▶ _Selected excerpt_
Being the best partner — 06 June 2008
What does loving your partner really mean?

It is well known that after the “ honeymoon period”, couples usually evolve into what is called “the power struggle” phase of their relationship. The struggle resembles a tug of war for dominance. Why would two loving people, who start their connection with infatuation, admiration and gratitude, find themselves feuding for power shortly thereafter?

When the formerly adored and cherished partners find themselves no longer brightening each other’s lives, they both feel profoundly disappointed, let down and abandoned. One erroneous attempt to restore their own significance is by proving to the partner that they are right, smart, aware, knowledgeable, desirable, capable and thus worthy of ongoing love and attention.

Regrettably, these self-promoting efforts end up being a basis for competition and a power play. The battle of outdoing the other with one’s attributes only causes further insecurity in the mate and escalates the fights. Couples in a power struggle assume the zero sum gain, which means that if one is worthy, the other is unworthy; when one is right the other is wrong and less valued. This battle plagues some pairs for a lifetime.

Other couples graduate from this state to the third level of interaction the “compassionate loving” stage. They learn to appreciate and accept each other for all their traits and feel empathy, caring and even reverence for each other. Those who reach this stage are the couples whose love and tenderness for one another inspire all their observers.

▶ _Problems to work on_
- 1) Reproduce word for word the portion of the article on being the best partner that begins with the words containing "When the formerly" and ends with "love and attention.".
- 2) According to the article on being the best partner, what does the power struggle phase of a relationship resemble?
The data that follow do not need to be consulted.

▶ _Stored data_
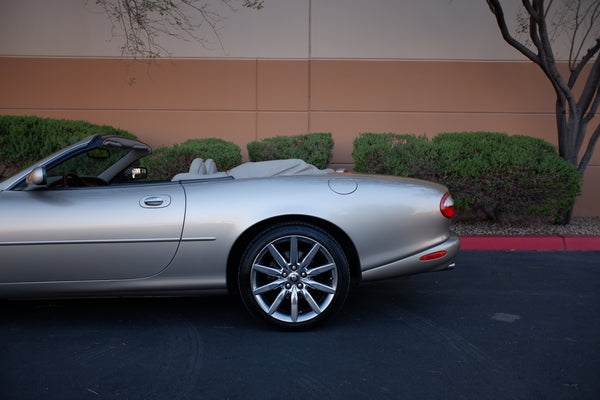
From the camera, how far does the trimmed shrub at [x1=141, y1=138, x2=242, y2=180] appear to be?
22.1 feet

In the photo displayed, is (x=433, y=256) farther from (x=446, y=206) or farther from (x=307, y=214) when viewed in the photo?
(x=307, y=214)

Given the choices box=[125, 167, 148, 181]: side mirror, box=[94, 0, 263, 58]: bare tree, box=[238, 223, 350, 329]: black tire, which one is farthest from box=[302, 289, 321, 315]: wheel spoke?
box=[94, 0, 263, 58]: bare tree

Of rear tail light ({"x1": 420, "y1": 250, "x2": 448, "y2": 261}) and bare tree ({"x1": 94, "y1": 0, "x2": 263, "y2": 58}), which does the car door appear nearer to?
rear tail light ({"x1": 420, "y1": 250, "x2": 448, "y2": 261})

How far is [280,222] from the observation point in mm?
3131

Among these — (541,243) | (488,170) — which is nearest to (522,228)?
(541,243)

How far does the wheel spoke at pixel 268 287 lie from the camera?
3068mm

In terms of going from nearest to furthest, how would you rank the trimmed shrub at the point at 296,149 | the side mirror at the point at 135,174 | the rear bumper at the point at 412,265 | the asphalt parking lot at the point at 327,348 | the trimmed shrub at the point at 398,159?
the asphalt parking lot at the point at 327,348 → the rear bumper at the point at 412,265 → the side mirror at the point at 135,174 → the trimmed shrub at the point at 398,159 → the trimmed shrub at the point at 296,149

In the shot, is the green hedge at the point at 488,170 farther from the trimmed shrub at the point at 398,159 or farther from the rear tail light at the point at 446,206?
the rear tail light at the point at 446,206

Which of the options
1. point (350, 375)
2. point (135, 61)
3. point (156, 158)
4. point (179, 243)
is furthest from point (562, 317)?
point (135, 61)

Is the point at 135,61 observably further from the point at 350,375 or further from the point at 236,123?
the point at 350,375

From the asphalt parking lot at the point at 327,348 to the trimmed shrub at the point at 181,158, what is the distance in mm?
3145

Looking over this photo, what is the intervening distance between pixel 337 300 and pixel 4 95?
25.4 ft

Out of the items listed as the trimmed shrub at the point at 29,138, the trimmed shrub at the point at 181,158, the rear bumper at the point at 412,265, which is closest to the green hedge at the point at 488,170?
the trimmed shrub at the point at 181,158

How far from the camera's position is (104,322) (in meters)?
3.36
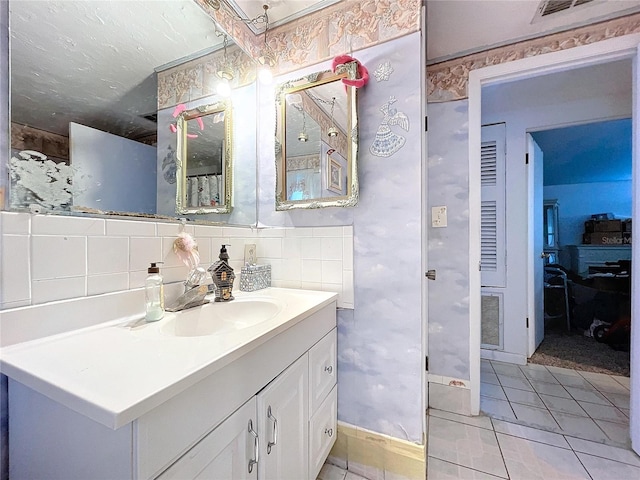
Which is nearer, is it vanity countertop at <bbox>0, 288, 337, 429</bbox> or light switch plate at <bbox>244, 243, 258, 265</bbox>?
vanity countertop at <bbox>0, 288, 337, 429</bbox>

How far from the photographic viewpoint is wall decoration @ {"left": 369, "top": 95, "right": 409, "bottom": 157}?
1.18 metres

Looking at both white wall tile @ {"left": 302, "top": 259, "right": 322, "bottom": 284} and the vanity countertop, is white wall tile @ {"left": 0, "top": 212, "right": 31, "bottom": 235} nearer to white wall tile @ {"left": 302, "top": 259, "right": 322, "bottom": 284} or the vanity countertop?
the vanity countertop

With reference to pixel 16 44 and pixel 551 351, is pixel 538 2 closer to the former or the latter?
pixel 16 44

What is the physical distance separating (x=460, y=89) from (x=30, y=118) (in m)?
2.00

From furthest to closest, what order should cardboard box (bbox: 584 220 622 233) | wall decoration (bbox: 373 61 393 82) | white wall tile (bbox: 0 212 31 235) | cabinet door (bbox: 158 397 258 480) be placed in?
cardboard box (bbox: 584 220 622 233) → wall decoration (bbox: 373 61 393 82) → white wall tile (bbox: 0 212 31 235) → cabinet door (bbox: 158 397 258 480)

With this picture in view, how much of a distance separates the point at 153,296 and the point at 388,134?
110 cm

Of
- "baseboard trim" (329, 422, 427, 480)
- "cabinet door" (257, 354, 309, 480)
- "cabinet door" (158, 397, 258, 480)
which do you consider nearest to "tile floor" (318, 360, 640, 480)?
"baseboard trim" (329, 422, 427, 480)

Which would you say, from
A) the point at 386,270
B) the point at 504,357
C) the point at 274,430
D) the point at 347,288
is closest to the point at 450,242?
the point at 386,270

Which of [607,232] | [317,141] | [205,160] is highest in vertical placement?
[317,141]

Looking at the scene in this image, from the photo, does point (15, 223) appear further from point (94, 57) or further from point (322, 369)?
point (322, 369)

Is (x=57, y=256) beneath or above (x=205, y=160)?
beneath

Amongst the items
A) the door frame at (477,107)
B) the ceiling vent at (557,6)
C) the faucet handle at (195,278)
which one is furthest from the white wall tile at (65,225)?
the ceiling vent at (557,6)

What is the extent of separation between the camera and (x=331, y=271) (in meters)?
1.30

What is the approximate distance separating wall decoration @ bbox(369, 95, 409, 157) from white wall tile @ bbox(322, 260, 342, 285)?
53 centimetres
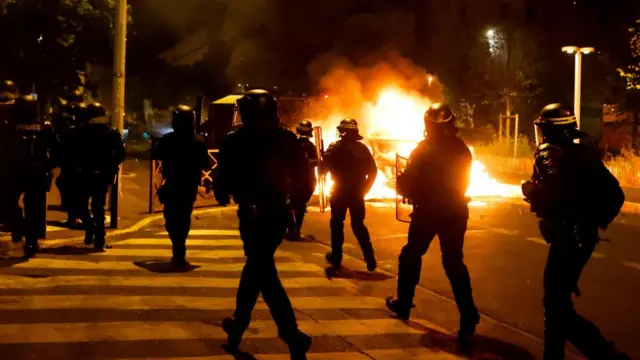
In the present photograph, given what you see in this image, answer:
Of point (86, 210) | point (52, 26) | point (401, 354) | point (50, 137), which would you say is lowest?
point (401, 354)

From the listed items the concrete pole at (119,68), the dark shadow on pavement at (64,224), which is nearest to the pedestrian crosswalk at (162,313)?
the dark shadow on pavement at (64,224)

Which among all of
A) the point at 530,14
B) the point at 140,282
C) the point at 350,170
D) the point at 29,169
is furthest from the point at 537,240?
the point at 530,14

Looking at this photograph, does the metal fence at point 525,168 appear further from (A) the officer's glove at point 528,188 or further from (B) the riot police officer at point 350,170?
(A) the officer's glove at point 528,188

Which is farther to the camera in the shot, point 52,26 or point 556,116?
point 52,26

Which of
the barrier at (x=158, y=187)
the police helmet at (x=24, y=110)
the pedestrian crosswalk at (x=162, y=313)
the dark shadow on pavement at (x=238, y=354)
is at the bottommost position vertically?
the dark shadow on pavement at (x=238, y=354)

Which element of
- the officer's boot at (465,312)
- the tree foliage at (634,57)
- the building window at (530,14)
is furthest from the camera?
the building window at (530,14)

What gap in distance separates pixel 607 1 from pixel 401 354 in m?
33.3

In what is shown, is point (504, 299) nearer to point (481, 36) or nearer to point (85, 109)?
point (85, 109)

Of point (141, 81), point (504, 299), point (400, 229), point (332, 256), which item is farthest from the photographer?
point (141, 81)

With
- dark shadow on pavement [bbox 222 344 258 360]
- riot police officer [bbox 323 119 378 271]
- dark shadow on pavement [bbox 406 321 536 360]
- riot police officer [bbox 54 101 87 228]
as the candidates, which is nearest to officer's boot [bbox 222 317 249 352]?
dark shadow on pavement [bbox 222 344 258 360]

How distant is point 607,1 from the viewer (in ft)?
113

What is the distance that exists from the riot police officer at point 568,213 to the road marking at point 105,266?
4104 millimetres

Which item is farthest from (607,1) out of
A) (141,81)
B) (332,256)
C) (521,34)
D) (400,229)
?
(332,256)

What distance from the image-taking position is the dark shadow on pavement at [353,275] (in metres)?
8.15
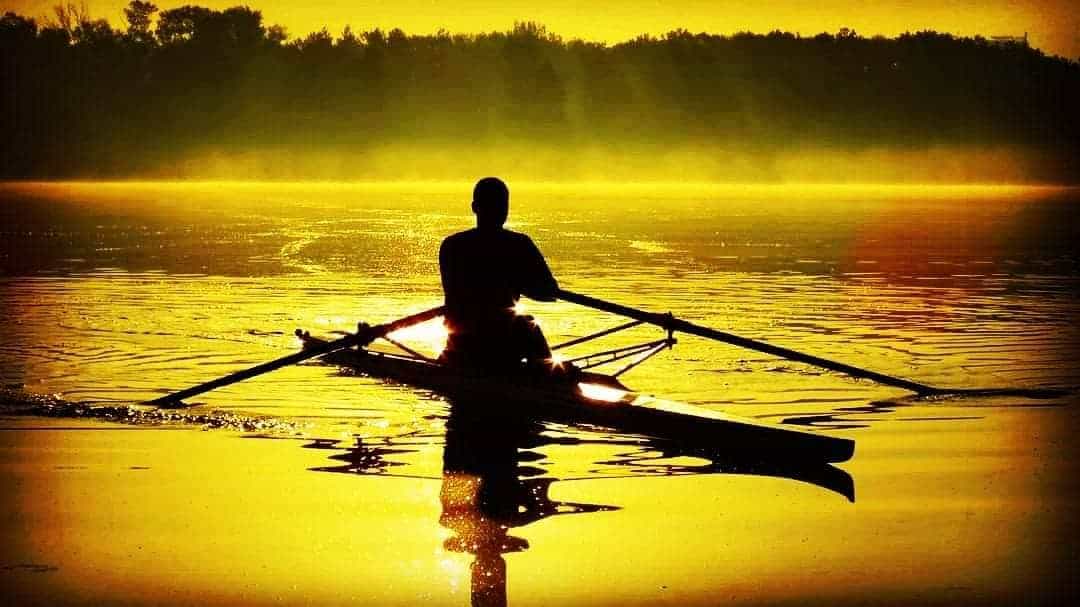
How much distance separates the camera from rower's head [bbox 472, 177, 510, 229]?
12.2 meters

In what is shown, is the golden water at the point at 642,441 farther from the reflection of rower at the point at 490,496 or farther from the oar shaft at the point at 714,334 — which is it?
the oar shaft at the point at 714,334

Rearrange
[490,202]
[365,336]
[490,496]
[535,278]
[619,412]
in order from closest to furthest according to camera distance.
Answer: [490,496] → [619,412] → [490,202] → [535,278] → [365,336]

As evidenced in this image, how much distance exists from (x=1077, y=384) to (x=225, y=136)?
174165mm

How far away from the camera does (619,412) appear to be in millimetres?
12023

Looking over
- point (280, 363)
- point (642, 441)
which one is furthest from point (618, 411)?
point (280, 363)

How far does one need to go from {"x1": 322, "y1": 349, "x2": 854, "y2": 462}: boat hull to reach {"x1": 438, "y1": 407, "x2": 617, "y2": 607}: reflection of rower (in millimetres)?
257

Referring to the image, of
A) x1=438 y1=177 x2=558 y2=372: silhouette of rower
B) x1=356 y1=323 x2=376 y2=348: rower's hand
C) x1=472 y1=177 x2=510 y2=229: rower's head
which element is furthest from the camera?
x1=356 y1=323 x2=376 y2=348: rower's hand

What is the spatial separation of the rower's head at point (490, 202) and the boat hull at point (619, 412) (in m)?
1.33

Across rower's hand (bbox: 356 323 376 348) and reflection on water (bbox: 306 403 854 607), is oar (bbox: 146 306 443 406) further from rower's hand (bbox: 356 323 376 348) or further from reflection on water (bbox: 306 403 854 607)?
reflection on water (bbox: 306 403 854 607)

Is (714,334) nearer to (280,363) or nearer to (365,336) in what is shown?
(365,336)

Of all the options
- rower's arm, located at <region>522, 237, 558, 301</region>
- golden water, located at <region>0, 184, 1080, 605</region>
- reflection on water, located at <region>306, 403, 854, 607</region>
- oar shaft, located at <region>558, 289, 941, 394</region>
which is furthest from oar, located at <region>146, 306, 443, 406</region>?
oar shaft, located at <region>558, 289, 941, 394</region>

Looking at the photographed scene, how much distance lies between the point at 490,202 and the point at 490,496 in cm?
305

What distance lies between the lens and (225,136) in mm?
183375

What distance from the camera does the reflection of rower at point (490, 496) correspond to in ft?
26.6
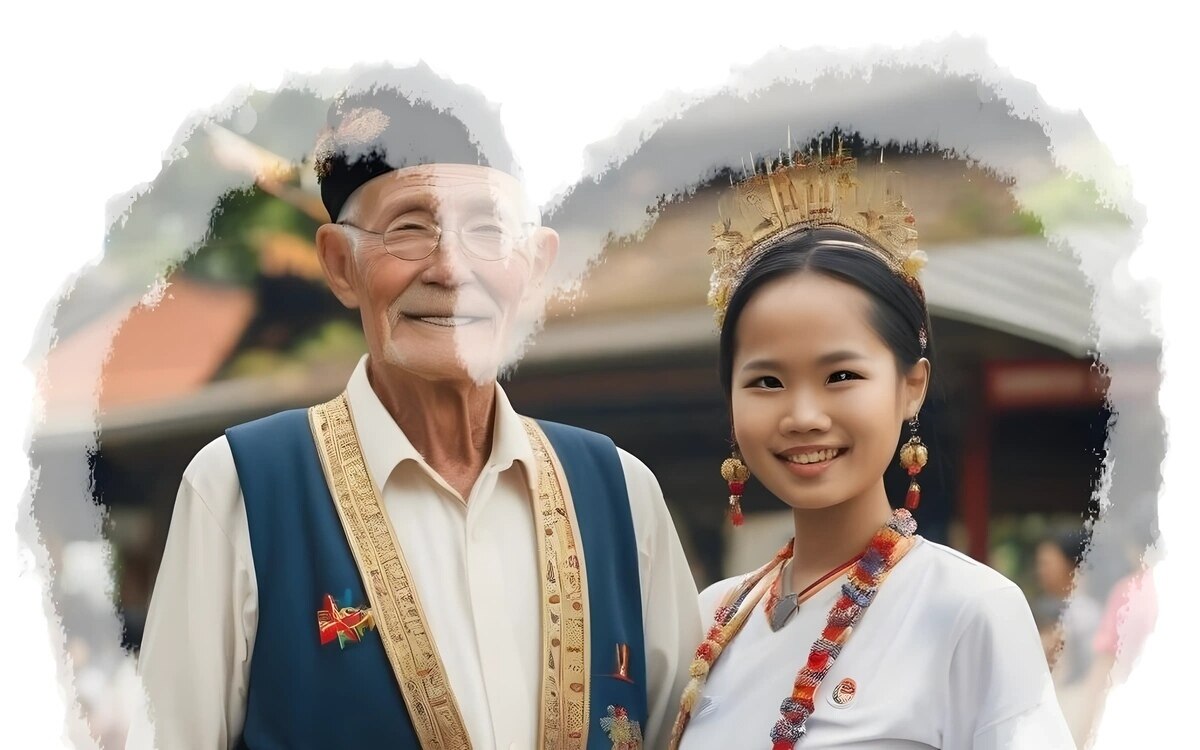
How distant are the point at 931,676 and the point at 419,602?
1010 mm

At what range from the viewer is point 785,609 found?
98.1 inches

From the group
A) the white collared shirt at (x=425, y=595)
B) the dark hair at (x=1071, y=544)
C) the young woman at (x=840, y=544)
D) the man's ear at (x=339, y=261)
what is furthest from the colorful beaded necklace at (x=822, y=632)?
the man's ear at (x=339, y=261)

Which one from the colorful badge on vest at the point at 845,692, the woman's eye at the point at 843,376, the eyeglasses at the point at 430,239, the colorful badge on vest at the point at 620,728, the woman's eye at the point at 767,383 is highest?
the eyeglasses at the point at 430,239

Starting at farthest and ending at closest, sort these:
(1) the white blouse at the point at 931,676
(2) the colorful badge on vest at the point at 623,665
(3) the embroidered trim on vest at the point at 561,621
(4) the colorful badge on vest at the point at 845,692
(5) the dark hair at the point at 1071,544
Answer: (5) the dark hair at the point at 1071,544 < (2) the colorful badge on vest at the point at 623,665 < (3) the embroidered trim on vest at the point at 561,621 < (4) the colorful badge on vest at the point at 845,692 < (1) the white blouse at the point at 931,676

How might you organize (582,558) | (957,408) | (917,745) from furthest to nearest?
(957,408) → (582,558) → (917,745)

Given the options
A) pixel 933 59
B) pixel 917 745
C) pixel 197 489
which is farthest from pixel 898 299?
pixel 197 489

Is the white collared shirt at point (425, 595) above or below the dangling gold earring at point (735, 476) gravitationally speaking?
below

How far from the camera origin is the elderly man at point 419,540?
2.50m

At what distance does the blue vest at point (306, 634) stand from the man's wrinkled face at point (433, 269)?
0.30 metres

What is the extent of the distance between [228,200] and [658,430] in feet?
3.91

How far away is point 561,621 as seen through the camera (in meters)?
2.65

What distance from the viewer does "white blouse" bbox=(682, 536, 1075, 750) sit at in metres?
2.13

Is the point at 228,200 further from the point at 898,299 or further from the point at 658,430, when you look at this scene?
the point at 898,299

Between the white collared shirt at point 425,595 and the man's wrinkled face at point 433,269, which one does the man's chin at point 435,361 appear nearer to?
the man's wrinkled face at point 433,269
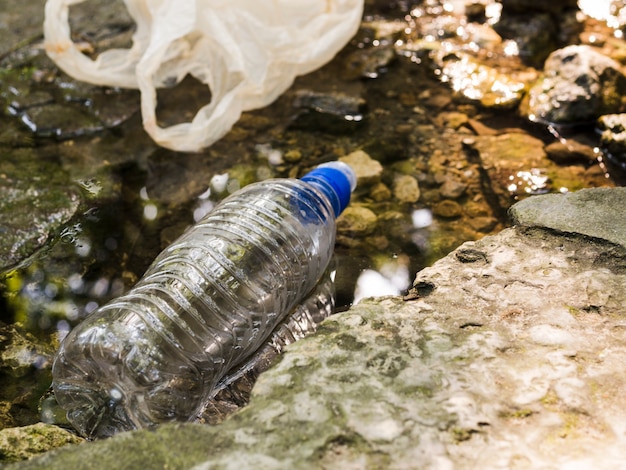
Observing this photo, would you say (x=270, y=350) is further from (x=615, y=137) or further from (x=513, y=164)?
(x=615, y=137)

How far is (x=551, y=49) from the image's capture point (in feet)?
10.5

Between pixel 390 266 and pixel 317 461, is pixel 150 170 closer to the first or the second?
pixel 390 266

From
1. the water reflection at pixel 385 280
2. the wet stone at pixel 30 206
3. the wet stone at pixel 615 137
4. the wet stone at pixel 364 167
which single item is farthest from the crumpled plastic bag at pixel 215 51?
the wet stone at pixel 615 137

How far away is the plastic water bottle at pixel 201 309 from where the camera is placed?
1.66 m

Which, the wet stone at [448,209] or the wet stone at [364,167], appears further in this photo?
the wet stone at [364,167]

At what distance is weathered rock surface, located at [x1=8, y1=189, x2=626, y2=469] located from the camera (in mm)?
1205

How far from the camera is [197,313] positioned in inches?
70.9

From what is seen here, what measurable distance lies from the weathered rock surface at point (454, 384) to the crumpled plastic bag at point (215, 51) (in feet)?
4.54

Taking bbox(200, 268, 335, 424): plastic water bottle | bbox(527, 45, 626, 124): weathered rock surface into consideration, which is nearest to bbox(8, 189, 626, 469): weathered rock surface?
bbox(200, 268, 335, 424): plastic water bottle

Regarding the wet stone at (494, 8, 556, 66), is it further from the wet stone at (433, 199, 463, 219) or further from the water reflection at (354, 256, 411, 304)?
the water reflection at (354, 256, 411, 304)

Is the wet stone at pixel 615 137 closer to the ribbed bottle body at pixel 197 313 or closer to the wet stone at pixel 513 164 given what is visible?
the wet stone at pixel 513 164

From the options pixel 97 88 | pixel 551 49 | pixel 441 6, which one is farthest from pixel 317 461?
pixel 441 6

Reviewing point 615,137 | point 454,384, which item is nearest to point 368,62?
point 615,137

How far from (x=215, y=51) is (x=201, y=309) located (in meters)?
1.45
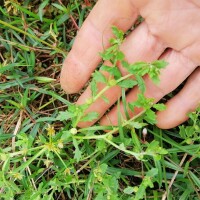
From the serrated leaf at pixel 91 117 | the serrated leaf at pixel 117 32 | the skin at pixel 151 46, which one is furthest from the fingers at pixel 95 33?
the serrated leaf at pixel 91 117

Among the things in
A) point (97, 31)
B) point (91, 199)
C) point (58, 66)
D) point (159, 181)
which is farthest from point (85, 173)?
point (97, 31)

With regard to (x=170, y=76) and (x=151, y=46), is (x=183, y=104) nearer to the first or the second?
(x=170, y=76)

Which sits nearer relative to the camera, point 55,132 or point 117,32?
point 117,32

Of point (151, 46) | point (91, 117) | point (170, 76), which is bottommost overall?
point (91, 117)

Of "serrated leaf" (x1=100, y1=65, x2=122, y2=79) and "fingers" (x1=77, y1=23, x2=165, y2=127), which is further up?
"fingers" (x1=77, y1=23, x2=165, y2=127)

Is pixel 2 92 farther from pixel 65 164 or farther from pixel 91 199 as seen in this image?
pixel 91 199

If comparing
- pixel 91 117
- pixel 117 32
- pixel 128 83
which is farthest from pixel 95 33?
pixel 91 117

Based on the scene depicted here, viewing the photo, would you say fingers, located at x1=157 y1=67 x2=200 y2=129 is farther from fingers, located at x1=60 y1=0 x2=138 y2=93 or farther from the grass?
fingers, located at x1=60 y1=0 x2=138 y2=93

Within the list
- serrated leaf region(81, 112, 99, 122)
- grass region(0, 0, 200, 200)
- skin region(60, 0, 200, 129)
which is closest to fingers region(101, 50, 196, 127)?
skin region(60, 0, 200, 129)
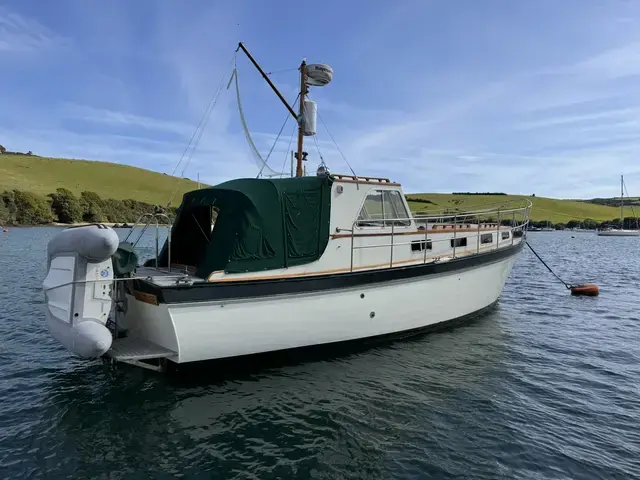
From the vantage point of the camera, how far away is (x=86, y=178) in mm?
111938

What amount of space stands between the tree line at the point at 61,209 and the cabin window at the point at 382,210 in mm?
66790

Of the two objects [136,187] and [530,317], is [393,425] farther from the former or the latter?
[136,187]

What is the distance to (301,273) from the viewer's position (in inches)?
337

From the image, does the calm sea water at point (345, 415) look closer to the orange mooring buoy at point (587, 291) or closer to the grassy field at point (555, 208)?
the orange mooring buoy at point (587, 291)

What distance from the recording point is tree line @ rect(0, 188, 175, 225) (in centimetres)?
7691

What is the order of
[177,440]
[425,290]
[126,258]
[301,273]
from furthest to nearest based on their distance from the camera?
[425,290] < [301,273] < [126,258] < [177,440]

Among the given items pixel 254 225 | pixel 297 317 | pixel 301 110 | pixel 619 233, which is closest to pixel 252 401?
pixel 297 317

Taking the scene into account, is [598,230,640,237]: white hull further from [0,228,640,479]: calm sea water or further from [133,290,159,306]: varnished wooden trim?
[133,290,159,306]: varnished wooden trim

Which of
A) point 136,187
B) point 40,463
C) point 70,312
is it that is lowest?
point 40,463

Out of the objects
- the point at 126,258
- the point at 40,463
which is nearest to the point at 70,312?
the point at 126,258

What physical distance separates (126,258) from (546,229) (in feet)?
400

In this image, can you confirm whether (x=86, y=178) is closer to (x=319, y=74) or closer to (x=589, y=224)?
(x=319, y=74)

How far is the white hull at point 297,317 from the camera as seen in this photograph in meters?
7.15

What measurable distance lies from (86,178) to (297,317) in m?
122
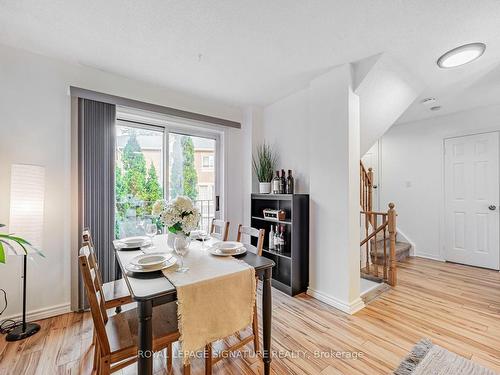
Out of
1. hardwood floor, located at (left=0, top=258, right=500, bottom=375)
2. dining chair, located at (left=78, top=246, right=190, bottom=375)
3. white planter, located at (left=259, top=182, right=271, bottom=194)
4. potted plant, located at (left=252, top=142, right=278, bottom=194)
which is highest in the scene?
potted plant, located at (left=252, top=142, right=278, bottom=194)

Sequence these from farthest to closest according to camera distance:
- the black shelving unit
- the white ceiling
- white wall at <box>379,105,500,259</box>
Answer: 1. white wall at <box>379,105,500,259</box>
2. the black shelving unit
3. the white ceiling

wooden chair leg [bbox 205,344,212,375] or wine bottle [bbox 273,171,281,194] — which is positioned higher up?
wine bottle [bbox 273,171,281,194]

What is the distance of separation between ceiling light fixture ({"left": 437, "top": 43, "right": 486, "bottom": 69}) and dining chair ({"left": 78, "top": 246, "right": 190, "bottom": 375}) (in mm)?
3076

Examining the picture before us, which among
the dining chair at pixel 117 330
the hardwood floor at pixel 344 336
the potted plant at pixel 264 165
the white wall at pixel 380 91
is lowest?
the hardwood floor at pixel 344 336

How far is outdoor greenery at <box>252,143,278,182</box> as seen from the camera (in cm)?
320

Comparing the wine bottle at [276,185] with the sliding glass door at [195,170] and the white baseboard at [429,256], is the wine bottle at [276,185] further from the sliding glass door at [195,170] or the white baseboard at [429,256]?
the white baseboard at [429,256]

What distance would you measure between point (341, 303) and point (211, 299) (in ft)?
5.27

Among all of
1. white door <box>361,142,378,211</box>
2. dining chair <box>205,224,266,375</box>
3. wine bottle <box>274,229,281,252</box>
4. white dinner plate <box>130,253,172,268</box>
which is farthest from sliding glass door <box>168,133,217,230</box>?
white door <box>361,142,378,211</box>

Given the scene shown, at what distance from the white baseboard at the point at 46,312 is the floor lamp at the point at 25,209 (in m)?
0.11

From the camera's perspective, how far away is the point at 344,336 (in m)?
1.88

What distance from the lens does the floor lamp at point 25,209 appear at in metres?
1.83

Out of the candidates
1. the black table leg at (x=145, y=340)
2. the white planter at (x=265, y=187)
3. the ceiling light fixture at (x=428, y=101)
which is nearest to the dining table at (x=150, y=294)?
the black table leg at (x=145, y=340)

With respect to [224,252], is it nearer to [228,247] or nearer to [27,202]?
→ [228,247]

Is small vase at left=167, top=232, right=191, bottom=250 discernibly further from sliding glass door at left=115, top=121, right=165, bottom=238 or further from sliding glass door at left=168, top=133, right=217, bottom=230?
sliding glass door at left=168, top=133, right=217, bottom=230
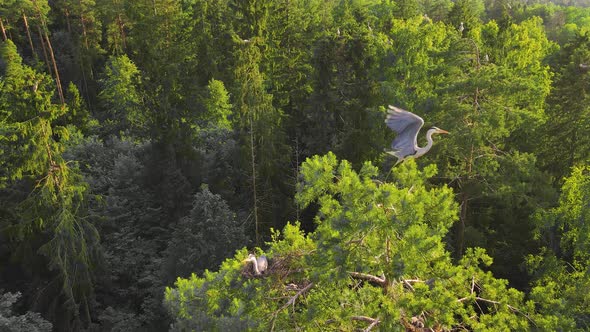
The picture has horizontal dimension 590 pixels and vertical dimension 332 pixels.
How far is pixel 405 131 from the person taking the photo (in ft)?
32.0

▶ _Outputs for the tasks_
- 1)
When the formerly adored and cherished partners find themselves no longer brightening each other’s lives, they both feel profoundly disappointed, let down and abandoned. One erroneous attempt to restore their own significance is by proving to the partner that they are right, smart, aware, knowledgeable, desirable, capable and thus worthy of ongoing love and attention.

- 2) A tug of war for dominance.